Do you plan to patch the HPC systems? – Yes, we plan to patch the Argon system at the next maintenance and the Neon system will be patched soon after. While patches for these exploits continue to evolve we plan to apply the current patches that are available. Not patching is not an option as all future updates will be dependent on installation of the patches for these vulnerabilities.
Will patching affect system performance? – Yes, we do expect some decrease in system performance. Based on the testing we have performed we expect the average performance decrease to be in the 5-10% range. However actual performance variation is highly impacted by the type of workload you are performing. For heavily compute intensive jobs we have seen many cases where there is nearly no performance impact. I/O intensive jobs including jobs that write large amounts of data to disk or send large number of MPI messages are likely to be more impacted with some workloads seeing performance hits more in the 30% range.
How can I minimize the performance impact on my work? – The biggest thing you can do to minimize performance impact is to limit your I/O to the greatest extent possible. We also recommend that you optimize your I/O to decrease the number of small file operations you are executing. In many respects optimizing in this new environment is similar to traditional optimization and mirrors many of our recommendations for high throughput jobs.

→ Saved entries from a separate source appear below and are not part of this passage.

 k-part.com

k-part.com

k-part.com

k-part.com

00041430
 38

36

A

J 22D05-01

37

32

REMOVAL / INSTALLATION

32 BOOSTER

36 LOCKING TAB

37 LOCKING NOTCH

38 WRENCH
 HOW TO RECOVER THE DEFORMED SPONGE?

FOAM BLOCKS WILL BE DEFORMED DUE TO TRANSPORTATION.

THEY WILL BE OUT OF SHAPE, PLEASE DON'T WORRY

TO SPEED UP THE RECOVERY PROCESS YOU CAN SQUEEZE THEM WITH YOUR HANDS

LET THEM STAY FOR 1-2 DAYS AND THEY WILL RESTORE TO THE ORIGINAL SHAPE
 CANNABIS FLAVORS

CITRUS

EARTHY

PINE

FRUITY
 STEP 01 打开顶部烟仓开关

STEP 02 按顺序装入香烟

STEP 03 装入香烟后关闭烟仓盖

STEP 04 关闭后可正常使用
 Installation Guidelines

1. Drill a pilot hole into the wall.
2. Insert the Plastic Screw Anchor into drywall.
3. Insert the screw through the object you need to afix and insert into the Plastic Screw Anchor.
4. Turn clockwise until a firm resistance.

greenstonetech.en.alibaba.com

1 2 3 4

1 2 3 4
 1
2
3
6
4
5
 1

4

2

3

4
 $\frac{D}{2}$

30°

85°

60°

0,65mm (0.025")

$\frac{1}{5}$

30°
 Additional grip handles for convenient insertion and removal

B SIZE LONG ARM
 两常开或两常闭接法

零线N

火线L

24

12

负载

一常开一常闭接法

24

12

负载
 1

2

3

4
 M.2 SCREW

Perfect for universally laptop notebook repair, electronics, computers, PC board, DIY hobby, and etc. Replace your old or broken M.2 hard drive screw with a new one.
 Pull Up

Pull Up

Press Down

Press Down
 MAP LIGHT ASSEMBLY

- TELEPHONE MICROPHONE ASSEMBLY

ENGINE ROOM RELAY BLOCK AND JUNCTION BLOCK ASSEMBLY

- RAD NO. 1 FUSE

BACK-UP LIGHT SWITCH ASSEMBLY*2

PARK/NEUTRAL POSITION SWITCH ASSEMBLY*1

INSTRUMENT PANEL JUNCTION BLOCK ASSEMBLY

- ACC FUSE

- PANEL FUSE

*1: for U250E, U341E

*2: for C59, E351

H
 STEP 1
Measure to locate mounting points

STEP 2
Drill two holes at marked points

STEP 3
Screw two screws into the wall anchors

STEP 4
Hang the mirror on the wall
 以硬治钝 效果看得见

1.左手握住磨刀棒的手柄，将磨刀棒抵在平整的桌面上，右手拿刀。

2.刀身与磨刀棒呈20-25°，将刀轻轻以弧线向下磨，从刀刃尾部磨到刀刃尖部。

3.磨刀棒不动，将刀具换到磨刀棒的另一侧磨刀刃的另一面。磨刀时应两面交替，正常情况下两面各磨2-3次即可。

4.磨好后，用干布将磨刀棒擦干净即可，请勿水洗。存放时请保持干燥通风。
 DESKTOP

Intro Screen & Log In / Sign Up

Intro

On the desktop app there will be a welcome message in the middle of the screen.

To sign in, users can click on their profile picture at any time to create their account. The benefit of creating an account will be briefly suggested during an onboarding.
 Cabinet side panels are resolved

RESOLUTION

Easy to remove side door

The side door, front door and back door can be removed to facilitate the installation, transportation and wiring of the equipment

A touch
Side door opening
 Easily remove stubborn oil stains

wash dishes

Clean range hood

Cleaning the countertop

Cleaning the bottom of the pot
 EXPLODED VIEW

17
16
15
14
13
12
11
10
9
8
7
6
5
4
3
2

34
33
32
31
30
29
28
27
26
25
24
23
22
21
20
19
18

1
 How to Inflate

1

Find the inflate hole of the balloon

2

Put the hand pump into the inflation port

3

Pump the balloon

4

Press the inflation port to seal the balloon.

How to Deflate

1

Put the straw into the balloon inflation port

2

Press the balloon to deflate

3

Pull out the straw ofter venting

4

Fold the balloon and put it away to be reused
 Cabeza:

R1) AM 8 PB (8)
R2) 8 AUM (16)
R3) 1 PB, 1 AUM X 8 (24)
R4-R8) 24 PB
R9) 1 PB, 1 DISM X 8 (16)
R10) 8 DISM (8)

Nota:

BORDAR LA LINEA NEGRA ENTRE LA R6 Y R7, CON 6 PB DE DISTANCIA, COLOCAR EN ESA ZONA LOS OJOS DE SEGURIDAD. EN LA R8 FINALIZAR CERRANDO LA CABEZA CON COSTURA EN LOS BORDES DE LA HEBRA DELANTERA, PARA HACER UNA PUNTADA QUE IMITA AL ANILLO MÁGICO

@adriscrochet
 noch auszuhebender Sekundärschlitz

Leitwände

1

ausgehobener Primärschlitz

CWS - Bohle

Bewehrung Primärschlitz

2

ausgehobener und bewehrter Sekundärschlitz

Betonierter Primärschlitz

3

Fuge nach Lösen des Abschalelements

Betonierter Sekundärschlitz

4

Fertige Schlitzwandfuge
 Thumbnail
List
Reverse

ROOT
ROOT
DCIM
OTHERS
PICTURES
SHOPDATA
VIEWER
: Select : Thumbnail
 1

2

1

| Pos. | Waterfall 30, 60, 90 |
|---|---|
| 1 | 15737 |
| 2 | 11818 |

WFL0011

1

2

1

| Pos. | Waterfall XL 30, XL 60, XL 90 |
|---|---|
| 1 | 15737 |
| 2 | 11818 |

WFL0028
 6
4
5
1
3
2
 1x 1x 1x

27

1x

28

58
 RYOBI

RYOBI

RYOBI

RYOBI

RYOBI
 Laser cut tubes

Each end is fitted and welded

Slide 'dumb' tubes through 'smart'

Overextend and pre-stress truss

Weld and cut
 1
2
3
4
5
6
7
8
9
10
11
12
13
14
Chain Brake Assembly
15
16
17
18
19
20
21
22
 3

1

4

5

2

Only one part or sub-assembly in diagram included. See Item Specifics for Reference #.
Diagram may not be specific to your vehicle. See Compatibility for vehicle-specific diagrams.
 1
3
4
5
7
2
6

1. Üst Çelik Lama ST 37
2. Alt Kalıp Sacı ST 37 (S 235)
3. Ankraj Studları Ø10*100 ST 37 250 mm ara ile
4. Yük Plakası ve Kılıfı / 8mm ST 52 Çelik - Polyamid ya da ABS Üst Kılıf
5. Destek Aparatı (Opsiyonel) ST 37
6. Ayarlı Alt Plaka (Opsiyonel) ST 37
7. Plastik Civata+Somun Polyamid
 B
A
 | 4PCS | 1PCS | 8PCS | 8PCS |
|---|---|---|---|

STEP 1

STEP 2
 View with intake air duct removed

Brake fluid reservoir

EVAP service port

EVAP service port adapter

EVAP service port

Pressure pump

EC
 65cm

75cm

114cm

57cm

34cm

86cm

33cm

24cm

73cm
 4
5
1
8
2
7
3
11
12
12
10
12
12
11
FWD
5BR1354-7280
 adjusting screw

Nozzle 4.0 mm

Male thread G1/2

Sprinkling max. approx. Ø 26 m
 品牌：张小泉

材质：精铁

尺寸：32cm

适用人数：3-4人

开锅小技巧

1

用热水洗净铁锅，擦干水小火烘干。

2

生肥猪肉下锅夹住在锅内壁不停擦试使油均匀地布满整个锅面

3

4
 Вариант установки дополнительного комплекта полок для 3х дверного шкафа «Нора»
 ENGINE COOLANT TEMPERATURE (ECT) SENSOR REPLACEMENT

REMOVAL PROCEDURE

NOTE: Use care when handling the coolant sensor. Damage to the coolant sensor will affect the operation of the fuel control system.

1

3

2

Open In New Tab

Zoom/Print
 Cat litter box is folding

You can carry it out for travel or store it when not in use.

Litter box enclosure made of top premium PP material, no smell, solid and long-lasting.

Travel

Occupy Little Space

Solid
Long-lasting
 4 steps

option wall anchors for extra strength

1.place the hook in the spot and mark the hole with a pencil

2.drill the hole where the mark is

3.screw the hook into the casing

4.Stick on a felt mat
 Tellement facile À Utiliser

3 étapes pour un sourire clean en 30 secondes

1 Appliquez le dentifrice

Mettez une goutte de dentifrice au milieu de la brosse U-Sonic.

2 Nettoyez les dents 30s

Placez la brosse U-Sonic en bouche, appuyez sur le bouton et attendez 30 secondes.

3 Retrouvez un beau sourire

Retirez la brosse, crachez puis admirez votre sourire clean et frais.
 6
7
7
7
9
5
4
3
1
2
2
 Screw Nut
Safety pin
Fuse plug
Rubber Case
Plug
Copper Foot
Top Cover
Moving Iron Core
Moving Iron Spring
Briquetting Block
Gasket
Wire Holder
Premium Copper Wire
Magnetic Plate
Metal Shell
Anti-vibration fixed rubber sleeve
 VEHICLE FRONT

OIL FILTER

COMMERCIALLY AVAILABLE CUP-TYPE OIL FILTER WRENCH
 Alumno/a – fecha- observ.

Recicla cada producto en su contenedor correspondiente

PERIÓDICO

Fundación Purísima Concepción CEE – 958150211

Can you help me minimize my performance impact? – The HPC team is happy to engage in these conversations but unfortunately has limited time available. As such, all consults in this area will be handled on a first come, first serve, time available basis. We also strongly encourage you to have done initial evaluation of performance and optimized I/O as best you can before contacting us.
Do you expect stability issues? – There have been reports of stability issues in the media but to date we have not experienced stability issues. We will be carefully evaluating the patches we apply for stability issues before they are rolled out across the clusters.